Harris wrote: "We’ve heard from our advertisers and agencies loud and clear that we can provide simpler, more robust ways to stop their ads from showing against controversial content."
The tech giant has been under pressure since a front-page story in The Times last month revealed that top brands like Mercedes-Benz, Waitrose and Marie Curie had been unwittingly funding extremists and pornography via misplaced online ads, on platforms including YouTube.
Harris said that while Google had extensive tools in place to protect advertisers from such outcomes, it could "do a better job of addressing the small number of inappropriately monetized videos and content."
He said: "We’ve begun a thorough review of our ads policies and brand controls, and we will be making changes in the coming weeks to give brands more control over where their ads appear across YouTube and the Google Display Network."

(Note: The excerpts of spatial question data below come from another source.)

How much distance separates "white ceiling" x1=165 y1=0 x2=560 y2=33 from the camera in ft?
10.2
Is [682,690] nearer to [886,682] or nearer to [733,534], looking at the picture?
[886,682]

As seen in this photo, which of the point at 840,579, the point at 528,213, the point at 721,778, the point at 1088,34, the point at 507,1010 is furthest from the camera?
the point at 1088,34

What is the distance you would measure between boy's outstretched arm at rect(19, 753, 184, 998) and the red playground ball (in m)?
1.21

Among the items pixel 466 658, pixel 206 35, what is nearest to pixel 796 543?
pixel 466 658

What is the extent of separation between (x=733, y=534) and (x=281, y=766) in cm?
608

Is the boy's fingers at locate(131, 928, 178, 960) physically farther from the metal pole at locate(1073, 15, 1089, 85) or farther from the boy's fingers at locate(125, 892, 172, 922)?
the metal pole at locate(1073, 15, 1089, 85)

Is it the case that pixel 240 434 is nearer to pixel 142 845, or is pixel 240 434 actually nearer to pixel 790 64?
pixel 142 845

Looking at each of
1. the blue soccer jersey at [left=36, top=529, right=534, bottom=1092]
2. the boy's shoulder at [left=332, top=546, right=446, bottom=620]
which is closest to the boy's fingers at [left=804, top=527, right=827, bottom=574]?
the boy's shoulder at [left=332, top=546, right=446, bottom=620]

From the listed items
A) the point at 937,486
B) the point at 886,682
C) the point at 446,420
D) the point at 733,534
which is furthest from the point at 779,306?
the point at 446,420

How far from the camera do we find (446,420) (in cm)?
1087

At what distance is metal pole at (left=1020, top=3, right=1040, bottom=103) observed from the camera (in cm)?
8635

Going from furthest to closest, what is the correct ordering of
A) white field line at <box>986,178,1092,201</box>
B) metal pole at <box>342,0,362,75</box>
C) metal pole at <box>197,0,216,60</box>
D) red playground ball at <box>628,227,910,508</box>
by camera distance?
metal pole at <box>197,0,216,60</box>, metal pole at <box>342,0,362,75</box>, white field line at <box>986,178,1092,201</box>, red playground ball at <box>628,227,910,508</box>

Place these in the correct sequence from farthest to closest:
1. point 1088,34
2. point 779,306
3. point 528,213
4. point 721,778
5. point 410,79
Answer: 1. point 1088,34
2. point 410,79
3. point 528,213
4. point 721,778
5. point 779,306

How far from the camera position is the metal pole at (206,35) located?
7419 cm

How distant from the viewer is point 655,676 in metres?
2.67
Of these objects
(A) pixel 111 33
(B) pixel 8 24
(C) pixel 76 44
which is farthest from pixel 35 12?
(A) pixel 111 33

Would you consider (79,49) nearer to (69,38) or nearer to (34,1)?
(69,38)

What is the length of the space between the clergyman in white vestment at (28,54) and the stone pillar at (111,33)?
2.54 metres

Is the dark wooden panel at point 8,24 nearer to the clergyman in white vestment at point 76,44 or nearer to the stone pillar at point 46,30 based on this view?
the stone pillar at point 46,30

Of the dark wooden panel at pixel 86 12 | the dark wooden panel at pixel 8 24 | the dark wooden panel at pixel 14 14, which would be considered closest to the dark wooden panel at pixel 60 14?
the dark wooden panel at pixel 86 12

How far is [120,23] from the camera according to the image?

Harris, who admitted earlier this month that Google had failed to "educate" advertisers sufficiently on brand safety, has faced a barrage of criticism in recent weeks.
At a panel session at the IPA Festival of Creativity last week, WPP boss Sir Martin Sorrell called out Google for demonstrating a "lack of responsibility" on the issue.
The previous day, at the ISBA Conference, Harris was forced to fend off an attack from Saatchi & Saatchi chairman and chief strategy officer Richard Huntington that Google had fostered an environment in which "we’ve forgotten the value of context in media".